The department also claimed some savings from administration and operational efficiencies – good news if it can be verified. The same claim appears in this year’s Public Accounts – a cool $7.7 million less between estimate and actual expenditure on salaries and administration. But delay is still the go-to solution to cost pressures.

“Department of Health and Wellness expenses were $27.6 million or 0.7 per cent lower than estimate primarily due to $15.7 million in lower capital grants and amortization as a result of project delays and changes in cash flow requirements, $7.7 million in salaries and administrative reductions, a $6.1 million decrease caused by delays in information technology projects, $4.6 million in home care savings associated with lower than expected utilization, and net savings of $8.0 million in various other program budgets.”

It is beyond the scope of this essay to assess the impact of this litany of delays, but it can’t be good. Between 2012-13 and 2016-17 the Liberals have limited health spending to a bit above the rate of inflation. Delaying projects, along with wage restraint, have been the key elements of this approach. Neither is sustainable, given an aging population,health care workers’ claim to fair compensation and the public’s right to a national standard of health services. However, no one should get used to the idea that the recently unveiled surplus signals that good times are upon us and the choice now is between continuing surpluses or better health care.

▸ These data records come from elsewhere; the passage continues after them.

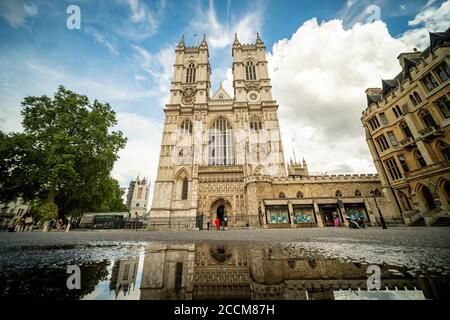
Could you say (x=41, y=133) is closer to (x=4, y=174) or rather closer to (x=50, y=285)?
(x=4, y=174)

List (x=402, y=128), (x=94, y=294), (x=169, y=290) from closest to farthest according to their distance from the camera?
(x=94, y=294), (x=169, y=290), (x=402, y=128)

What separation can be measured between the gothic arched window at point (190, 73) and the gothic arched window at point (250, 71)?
31.0 feet

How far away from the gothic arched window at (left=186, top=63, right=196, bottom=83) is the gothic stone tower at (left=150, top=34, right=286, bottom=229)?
0.58 ft

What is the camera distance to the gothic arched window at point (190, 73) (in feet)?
104

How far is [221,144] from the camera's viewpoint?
26656 millimetres

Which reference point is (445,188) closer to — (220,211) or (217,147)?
(220,211)

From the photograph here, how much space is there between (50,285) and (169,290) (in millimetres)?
741

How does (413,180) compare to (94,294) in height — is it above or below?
above

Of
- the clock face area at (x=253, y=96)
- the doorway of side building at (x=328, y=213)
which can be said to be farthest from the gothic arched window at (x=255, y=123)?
the doorway of side building at (x=328, y=213)

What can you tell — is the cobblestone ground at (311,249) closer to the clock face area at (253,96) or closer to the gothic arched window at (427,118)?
the gothic arched window at (427,118)

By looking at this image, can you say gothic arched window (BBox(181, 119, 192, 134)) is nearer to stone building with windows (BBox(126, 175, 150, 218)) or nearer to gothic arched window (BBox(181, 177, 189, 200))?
gothic arched window (BBox(181, 177, 189, 200))
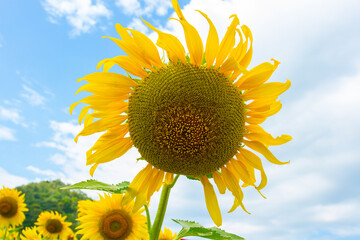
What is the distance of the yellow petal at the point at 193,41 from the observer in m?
2.57

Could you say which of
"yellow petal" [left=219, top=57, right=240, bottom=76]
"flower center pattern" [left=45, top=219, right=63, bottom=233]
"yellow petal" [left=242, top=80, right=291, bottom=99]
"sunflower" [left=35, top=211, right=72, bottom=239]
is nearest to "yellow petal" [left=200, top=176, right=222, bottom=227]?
"yellow petal" [left=242, top=80, right=291, bottom=99]

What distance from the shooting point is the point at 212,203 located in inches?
119

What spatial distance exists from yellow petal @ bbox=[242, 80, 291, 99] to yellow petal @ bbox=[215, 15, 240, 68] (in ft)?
1.23

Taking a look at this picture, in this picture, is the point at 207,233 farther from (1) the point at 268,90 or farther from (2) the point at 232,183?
(1) the point at 268,90

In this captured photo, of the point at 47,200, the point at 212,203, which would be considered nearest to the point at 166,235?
the point at 212,203

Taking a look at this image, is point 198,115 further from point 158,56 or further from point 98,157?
point 98,157

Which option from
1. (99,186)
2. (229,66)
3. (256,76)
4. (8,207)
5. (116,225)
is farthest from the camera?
(8,207)

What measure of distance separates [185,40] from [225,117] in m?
0.66

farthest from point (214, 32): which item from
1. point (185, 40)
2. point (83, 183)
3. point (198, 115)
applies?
point (83, 183)

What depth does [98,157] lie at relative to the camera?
294 centimetres

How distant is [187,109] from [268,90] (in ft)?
2.34

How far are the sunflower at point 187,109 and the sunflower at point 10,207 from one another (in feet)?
19.8

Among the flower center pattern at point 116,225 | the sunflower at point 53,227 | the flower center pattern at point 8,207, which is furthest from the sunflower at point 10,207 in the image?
the flower center pattern at point 116,225

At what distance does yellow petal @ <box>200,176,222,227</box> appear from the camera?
3.03 m
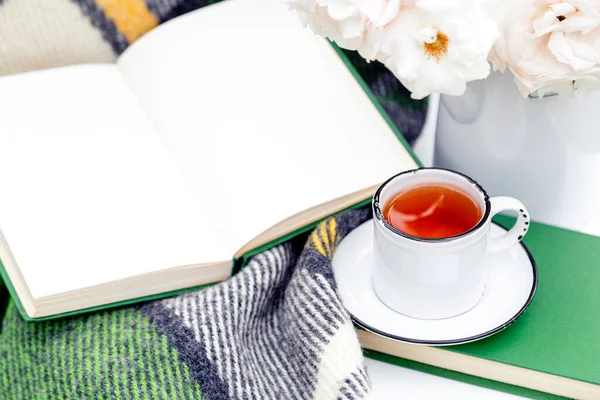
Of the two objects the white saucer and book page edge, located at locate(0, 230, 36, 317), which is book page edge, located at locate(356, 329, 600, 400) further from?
book page edge, located at locate(0, 230, 36, 317)

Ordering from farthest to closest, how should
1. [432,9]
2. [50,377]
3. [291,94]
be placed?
[291,94] < [50,377] < [432,9]

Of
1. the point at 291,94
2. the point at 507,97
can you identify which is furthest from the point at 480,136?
the point at 291,94

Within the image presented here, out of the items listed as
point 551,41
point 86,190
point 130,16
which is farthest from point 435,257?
point 130,16

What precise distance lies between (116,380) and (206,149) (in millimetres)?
203

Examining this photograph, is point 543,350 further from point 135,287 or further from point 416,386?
point 135,287

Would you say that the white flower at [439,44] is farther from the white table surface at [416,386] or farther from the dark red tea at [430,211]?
the white table surface at [416,386]

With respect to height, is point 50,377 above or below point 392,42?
below

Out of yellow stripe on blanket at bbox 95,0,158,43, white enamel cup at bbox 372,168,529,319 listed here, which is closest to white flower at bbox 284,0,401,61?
white enamel cup at bbox 372,168,529,319

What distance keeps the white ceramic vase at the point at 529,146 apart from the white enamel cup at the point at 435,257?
0.23 ft

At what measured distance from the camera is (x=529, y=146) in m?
0.56

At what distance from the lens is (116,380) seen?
0.49 meters

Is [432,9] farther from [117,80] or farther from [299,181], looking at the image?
[117,80]

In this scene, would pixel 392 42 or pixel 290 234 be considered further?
pixel 290 234

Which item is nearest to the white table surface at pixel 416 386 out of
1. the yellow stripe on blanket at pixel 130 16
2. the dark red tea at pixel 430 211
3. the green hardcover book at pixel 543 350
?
the green hardcover book at pixel 543 350
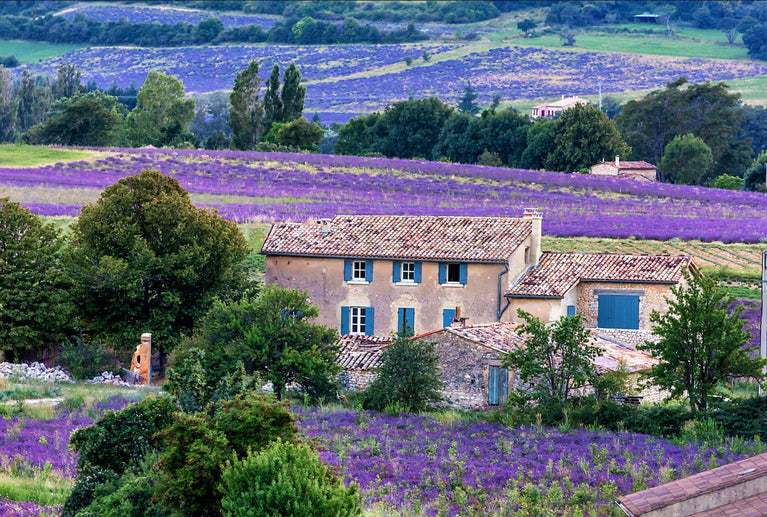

The appearance of a surplus while health care needs go unmet will provide excellent talking points for the opposition in the months ahead, but the surplus is very shaky. The Public Accounts reveal that on the revenue side it is reliant on an unprecedented Prior Year’s Adjustment of $97.3 million in corporate taxation. On expenditures – aside from stiffing health care – the bottom line depends on a reduction of $134 million in “restructuring costs”- a perennial budget cushion. Without those two entries, a $150 million surplus becomes an $81 million deficit. Not the end of the world certainly, but at least a conversation changer.